In that of next week We openYou will see the Oakmont Country Club bunkers meticulously, perfectly and sparkling with wonderful white sand.
But it was not always the case.
In fact, the very difficult course of the championship was even more crazy decades ago, and the bunkers were especially the reason why players almost boycotted an open US there.
Golf recently visited Oakmont Historical Club with David Moore, Curator of Oakmont collections, and Moore took us behind the scenes and Into the closet roomsRoom Grill, Swat Room, Library and more while also explaining the importance of dozens of historical parts on the screen or walls. (You can watch the full video tour here.))
One of those exhibition was on the stairs outside the living room, and dedicated to the original Oakmont bunkers.
Oakmont ‘wild’ bunkers ‘wild’ furrowed
“One of the things that has been lost in history here in Oakmont is the story of wild bunkers,” Moore said. “When the course was first established, the sand bunkers were not your prototype golf sand that you are used to today. The original bunkers here were filled with river sand from the nearby alienyny river. It was thick, it was full of pebbles, and the way they really found it to find a penalty Brazdat. ”

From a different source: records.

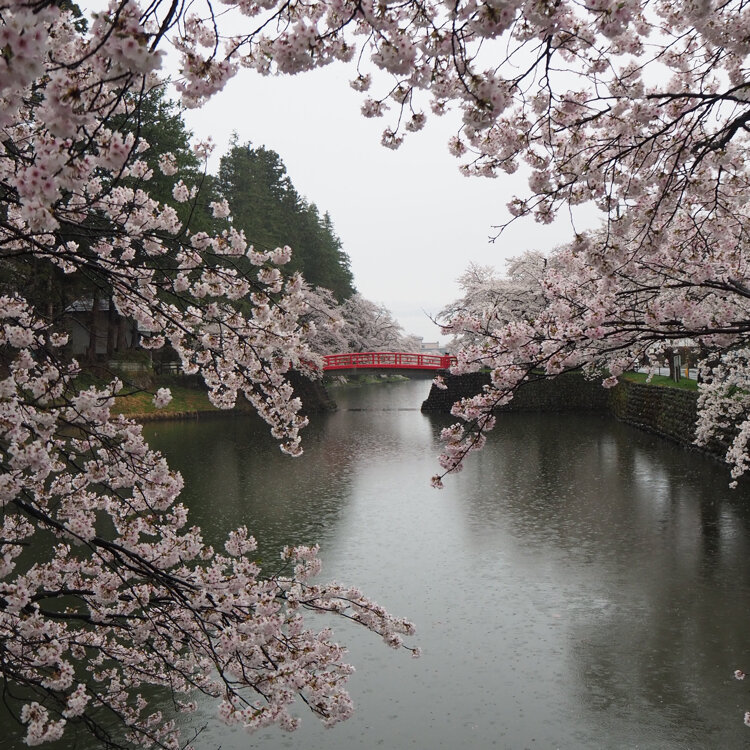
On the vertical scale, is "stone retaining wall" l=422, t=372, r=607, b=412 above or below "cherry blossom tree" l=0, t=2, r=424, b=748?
below

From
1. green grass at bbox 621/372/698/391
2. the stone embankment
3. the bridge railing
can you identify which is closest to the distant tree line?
the bridge railing

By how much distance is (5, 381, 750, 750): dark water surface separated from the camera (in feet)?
16.1

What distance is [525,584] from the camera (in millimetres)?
7621

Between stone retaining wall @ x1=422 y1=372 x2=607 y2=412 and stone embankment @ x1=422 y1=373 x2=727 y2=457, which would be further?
stone retaining wall @ x1=422 y1=372 x2=607 y2=412

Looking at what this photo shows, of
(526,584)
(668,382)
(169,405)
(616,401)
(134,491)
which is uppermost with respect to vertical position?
(134,491)

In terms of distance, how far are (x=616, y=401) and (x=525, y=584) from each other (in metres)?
18.1

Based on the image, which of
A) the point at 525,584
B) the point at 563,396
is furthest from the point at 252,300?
the point at 563,396

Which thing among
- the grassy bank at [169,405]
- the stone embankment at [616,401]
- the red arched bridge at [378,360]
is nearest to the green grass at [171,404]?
the grassy bank at [169,405]

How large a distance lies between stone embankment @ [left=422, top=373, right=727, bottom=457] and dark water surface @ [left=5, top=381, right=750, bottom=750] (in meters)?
0.82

According to Moore, the club used heavy steel strips-weighing about 50 pounds each with four inches to grab the bunker perpendicular to the hole and create deep grooves. The balls would be placed in those ridges and, with the sand tumulus before and after the ball, the only way to make clean contact would be to go aside.
;)
Golf
So they wanted Oakmont designer Henry Fowns and his son, William Fowns, wanted the players to be penalized. The golf course had no water, so the bunkers had to be a real penalty.
“A wrong blow was an irreversibly lost shot,” Moore said. “So if you found the bunker, what they wanted to do was go out.”
Although if you know anything about pro -day players, you know they don’t like being humiliated. The same can be said for the past.
“(Bunkers) There was such a controversy that in 1953 the players actually threatened to boycott the US Open until there was a deal for the grooves to be extracted from the Fairway bunkers but remain around the Greenside bunkers,” Moore said. “Fowns believed in a real Darwinian test of man against the golf course.”
Geoff Shackelford’s Quadrilateral Recently reappeared the theme of Oakmont wild bunkers, even finding older fragments of newspapers.
“When the WC Fowns had those 240 hijacked bunkers, so they left furry one and a half deep, he eliminated one of the best shots in Golf – recovery from a bunker,” said Olin Dutra, the US OPEN champion, told the Associated Press before the ’53 open ‘.